Document section >>
We, at this point, accepted the mentality that the purse was simply lost. We’d been working non-stop since it was stolen to get it back, but it was time to move on. As we left the hotel to head to Paris, the rain cleared! We hoped this was a sign that moving on was the right thing to do, and headed looked forward to the refuge of the US Embassy.

Walking to the train station, I realized that the big problem we were having with the officers was communication. We just needed to know what they were doing, if there was hope, if we were keeping them from some murder case… just some information. Lievin had given us his personal cell-phone number, so I realized it may be possible to connect Lievin with my Dad (Mon Père) who speaks French. We called my dad on the train to Paris, explained things and gave him Lievin’s number, but as we were finishing things up, we went into the subway and lost connection. I wasn’t sure if he needed more information from me, or if he could call back, or if I would interrupt him and Lievin if I tried to call back… So, we just waited on that front.

The first thing I saw stepping out of the RER C in Paris was a thick bolt of lightening as the rain fell in sheets. It was amazing to finally be in Paris, but it certainly would have been better under different conditions, weather and otherwise.

We reached the US Embassy and there was an English speaking French “GUARD-FORCE” there, blocking anyone from getting even close to the outside of the buildings. We told him Sam’s purse was stolen, that she lost everything, her passport, her money, her license, everything.

“Ah, eeuuu… The passport office closes at 12.”

What?! Why are things so crazy here? Why can’t anything just go smoothly? Apparently the Embassy would be available for us to get what we needed done between 9 a.m. and 12 p.m… And they only tell you that once your there, because we certainly checked.

Sam started crying, Hayley put her foot down, and some other officers went off to try and figure out whether or not it was safe to let in a bunch of US Citizens into the US Embassy… I thought this place was supposed to be our safe zone, or something?

We were waiting in the rain for about half an hour. Standing there, we, by freak chance, ran into a guy our age we had met on the train into Paris. He, “had already seen the Eiffel Tower too many times,” so he went to walk around while his friends were there and stumbled upon us.

Apparently, while they had no reservations or plans, managed to pop into a hostel in the center of Paris, while we were fending for our lives in the most dangerous part of Paris. Awesome.

He left, and a bit later we were allowed in. They brought us to a security check-point, and as I was putting my cell-phone on the table to walk through the metal detector… “Anonymous Call” pops up. The rest of the staff at the Embassy was actually very nice, and one guy urged me to go outside and take the call.

Dataset >>
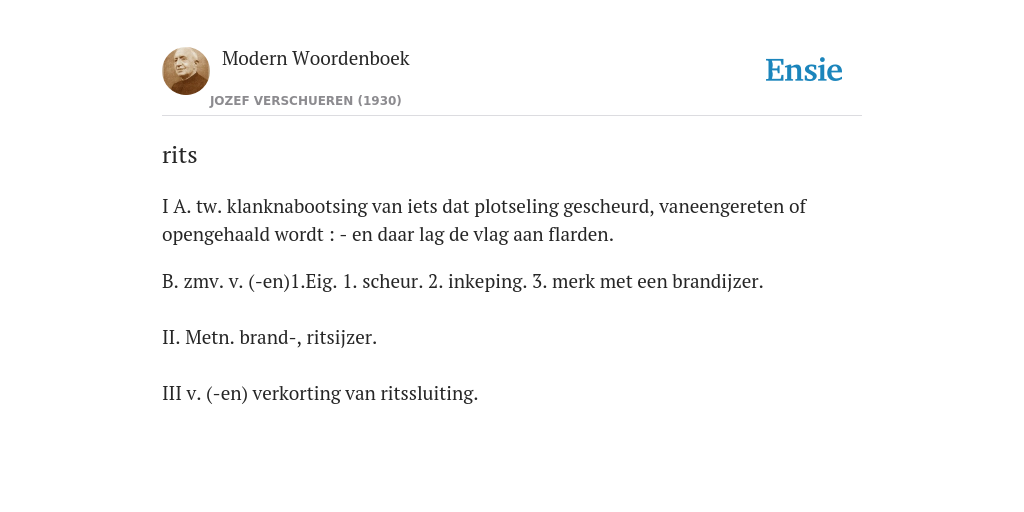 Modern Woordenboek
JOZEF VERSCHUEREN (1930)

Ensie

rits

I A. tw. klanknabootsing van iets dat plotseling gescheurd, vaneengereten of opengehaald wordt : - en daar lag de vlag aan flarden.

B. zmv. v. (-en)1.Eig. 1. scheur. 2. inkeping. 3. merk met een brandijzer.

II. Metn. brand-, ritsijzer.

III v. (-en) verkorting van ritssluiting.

Exercise requirements >>
1. Write out the stretch of the stolen-purse account from "The first thing" through "weather and otherwise.", swapping "rain" for "hail".
2. Extend the stolen-purse account past its last sentence.
The records are separate material and have nothing to do with the stolen-purse account.

Task-by-task outputs >>
1.
The first thing I saw stepping out of the RER C in Paris was a thick bolt of lightening as the hail fell in sheets. It was amazing to finally be in Paris, but it certainly would have been better under different conditions, weather and otherwise.

2.
When I picked up, I got disconnected, but called back my dad just in case. A few seconds later, I find out my dad left a message for Lievin, who then called my dad back, directed him to officer “Gregory”, who informed him…


I called Gregory and he told me the news was true, and the bag is that their station. The Embassy security was a bit confused, but finally understood and were happy with us for a brief moment before we high-tailed it towards the train station to get back to the Police Municipale.

It had, strangely, stopped raining by the time we got out of the Embassy… The weather has been an incredible reflection of our luck so far! We got to the station and waited around for a bit. Lievin came over in casual clothes… He had apparently come in to help us on his day off! Herald then came over holding Sam’s bag, covered in dirt and garbage and… blood? It was gross… But inside was her passport, traveler’s checks, plane ticket, Eurail pass… The kids swiped her cash, of course, but that didn’t take too much away from the excitement… We got the exact closure we needed after everything that had happened.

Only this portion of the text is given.